Provided text »
* * * * * * * * *

No wonder our soul so deeply craves not empty air, but the fullness of the Spirit of God, the breath that created us. We breathe as deeply as we possibly can muster because somewhere deep within us we are yearning for more than air, we are desperate for the breath of God. It is when we as human beings recognize our hunger for the Bread of His Presence that we don't just breathe deeply, we drink deeply.
This is the substance of our souls.
And the presence of the Lord is not illusive, and it is not exclusive, for "whoever comes" will not walk away hungry. For Mary praised God that "He has filled the hungry with good things" (Luke 1:53).
The table set before us is no longer one of sacrifice but one of communion and the invitation to partake, to remember and receive the finished work of Christ in us, and that affects all the world. Our God is not confined to our "spiritual life", He is life itself. His bread is the one we long for and His presence is always closer than "within our reach". For we can approach His table with even more boldness than David for we, as members of the Body of Christ, are members of the royal priesthood (1 Peter 2:9).
This is a table that has enough space, a table with enough Bread to satisfy every soul.
What does this look like, moment by moment? After all, bread, and all food, is a very tangible thing, it ignites all the senses of the human body. I'll say it again and again- receiving the Bread daily is not for our spiritual lives, it is a Life thing. Saint Augustine describes Christ as the "Life of the life of our souls". He is the deep reality in all, for He is all in all. Deeper than our own simple life is Life Himself. Dane Ortlund once described the heart of the follower of Jesus as an onion, peel it to the core and the deepest part, the holiest of holy places, is the Spirit of the Lord. Life. The Life of the life of our souls. After all, we were not living creatures until the breath of God filled our lungs.
Here is a verse you may be familiar with because Jesus used it to combat the devil's temptations in the desert:
"He humbled you, and in your hunger He gave you manna to eat, which neither you nor your fathers had known, so that you might understand that man does not live on bread alone, but on every word that comes from the mouth of the LORD." -Deuteronomy 8:3
Manna, the bread the Israelites woke up to every morning, was from the heavens, but it was not the Bread of the Presence of God. It fed the body and later left it hungry, and the soul was untouched by it.
But in Jesus we see the union of the Word of God and the Bread of Life- we feast upon every word that comes from His mouth. The Word is our Bread. The Bread of His Presence is more than manna, but we still, like the Israelites, we wake to it every morning. We will always receive enough if we choose to receive Him even on the most mundane of days. But to receive we first must be hungry, we first must recognize our humble beginnings- dust.

* * * * * * * * *

Available data »
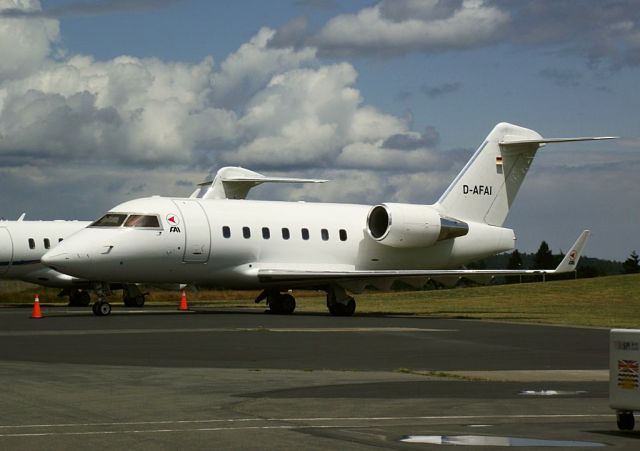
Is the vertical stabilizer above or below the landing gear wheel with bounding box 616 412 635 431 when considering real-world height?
above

* * * * * * * * *

Carry on the reflection on the Bread of His Presence from its last sentence. Nothing in the listing is needed.

Without the hand of God, we would still be dust; Without the hand of Jesus Christ nailed upon the cross, that is the place we would be returning to.
He is Life. How could we not partake? How could we deny this Bread? How could we not yield to the strength of these hands that created us and nourish us? How could we not give our lives to Life Himself? Wouldn't it be going against human nature not to? How prideful we must be to believe that our life could be our own! To believe that the core of our hearts is me.
Jesus does not inhabit the fringes of the heart, for if He did so He would not be able to uproot the evil in its core- He dwells and holds and His Spirit inhabits the center of the heart. He is not just at the center of the universe, He is the center of the soul. He gives structure, sustenance, and substance to our body, it is not our flesh. The Bread is always on the table, if only we arrive at it. If only we come.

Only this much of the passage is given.